**PROBLEM 1**
In the article on China's space strategy, copy the passage starting at "The plans go" and ending at "China in December.", with no changes.
**PROBLEM 2**
Answer these questions from the article on China's space strategy:
(a) In what language and in which publication did the whitepaper appear?
(b) In what month did Beidou begin offering navigation services to public and private companies in China?
(c) By what year does China want Beidou to have global coverage?
**PROBLEM 3**
Pick up the article on China's space strategy after its final sentence and write what comes next.

**EXCERPT TO READ**
++++++++++
The Chinese government has outlined the country's space strategy, including a global satellite network and plans for space exploration.
The whitepaper, published in English on China Daily on Friday, gives details on China's strategy for the next five years. One of the main areas of development is a global swarm of satellites to provide intelligence and meteorological information to the government.
"China will improve its present meteorological, oceanic, and resource satellite series and its small satellites constellation for environmental and disaster monitoring and forecasting," China wrote. "It will initiate a high-resolution Earth observation system as an important scientific and technological project and establish on the whole a stable all-weather, 24-hour, multi-spectral, various-resolution Earth observation system."
The plans go hand in hand with China's Beidou/Constellation network of satellites, which provides the country with its own version of the US government's global positioning system (GPS). Beidou started offering navigation services to public and private companies in China in December.
By building its own GPS rival, China's military will be able to use a precise navigation, positioning and timing system that is not controlled by the US military.
China wants Beidou to be capable of global coverage by 2020. Paired with its plans for a comprehensive fleet of satellites monitoring the earth's climate and geographies the strategy gives China access to vast amounts of data to mine for both scientific and intelligence purposes.
++++++++++
**Dataset entries**
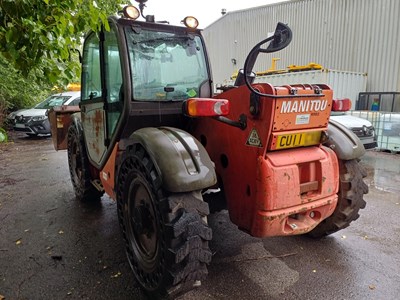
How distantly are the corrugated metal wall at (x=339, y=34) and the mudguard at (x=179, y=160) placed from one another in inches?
460

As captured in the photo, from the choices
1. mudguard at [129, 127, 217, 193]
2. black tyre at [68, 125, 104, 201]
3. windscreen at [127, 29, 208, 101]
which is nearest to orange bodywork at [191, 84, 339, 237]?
mudguard at [129, 127, 217, 193]

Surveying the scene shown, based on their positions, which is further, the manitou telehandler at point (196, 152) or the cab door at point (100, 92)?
the cab door at point (100, 92)

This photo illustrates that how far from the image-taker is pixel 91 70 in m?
3.87

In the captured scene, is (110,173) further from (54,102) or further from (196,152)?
(54,102)

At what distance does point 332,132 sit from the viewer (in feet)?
10.1

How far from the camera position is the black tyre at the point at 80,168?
4.38 m

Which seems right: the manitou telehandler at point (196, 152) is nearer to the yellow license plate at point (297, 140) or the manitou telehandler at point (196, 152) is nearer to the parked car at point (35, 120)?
the yellow license plate at point (297, 140)

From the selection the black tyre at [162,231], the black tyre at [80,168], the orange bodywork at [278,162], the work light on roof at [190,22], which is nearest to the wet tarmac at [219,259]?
the black tyre at [80,168]

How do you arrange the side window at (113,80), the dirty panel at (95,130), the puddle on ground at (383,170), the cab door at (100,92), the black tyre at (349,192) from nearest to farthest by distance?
the black tyre at (349,192) → the side window at (113,80) → the cab door at (100,92) → the dirty panel at (95,130) → the puddle on ground at (383,170)

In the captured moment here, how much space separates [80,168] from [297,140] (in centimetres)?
332

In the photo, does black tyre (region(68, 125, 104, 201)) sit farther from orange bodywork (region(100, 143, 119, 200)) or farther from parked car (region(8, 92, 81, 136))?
parked car (region(8, 92, 81, 136))

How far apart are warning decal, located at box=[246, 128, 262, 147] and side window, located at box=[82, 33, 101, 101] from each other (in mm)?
2014

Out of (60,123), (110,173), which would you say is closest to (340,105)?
(110,173)

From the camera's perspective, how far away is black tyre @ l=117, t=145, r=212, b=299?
2.14 m
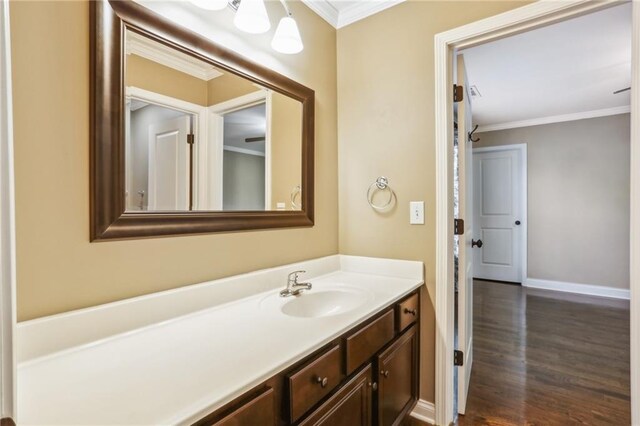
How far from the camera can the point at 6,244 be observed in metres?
0.44

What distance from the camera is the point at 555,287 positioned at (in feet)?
14.0

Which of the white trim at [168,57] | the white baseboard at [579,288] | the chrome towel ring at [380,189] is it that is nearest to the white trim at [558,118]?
the white baseboard at [579,288]

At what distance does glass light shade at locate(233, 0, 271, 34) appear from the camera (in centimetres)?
128

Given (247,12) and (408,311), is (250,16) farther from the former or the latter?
(408,311)

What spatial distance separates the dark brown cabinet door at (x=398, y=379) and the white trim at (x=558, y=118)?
13.6 feet

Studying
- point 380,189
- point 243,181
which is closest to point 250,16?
point 243,181

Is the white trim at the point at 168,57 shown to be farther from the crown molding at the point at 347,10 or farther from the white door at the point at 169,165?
the crown molding at the point at 347,10

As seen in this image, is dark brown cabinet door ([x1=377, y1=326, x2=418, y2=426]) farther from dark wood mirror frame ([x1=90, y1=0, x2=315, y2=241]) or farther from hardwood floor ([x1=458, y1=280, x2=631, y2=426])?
dark wood mirror frame ([x1=90, y1=0, x2=315, y2=241])

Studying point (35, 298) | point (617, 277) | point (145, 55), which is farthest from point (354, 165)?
point (617, 277)

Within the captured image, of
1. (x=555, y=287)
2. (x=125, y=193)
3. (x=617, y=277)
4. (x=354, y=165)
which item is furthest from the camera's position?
(x=555, y=287)

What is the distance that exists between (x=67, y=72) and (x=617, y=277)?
5490 mm

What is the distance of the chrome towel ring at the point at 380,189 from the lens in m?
1.81

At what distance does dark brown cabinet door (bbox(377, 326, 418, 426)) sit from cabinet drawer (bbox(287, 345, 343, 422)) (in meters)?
0.33

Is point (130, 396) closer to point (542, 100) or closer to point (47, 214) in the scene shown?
point (47, 214)
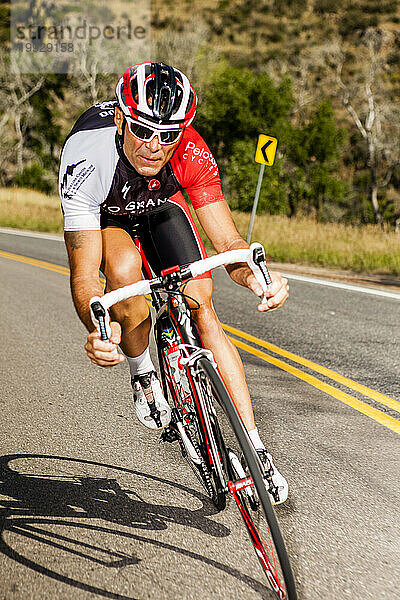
++++++++++
**RESULT 1**
The plans go hand in hand with China's Beidou/Constellation network of satellites, which provides the country with its own version of the US government's global positioning system (GPS). Beidou started offering navigation services to public and private companies in China in December.

**RESULT 2**
(a) In English, in China Daily.
(b) December.
(c) 2020.

**RESULT 3**
The country gave scant details on how the strategy would be funded. One of China's goals is to "gradually establish a diverse, multi-channel space funding system," it said, with an emphasis on directing money toward major science and technology projects and satellites.
Hopes for international collaboration
The country hopes to collaborate with the international community on space research, communications satellites and technology development.
It wants to work with other countries on developing the capabilities of its space lab and mooted space station.
Another major endeavour for the country will be lunar exploration, though it did not give timing or technical details.
It has plans for new space launcher systems as well. The Long March-5 rocket will use "non-toxic and pollution-free propellant" — hydrogen — to place up to 25 tons of payload into near-Earth orbit or 14 tons into Geostationary Earth Orbit (GEO).
The country did not give details on whether these rockets will be able to be used by other governments. With the retirement of the shuttle, Russia now handles some of the US's space launches.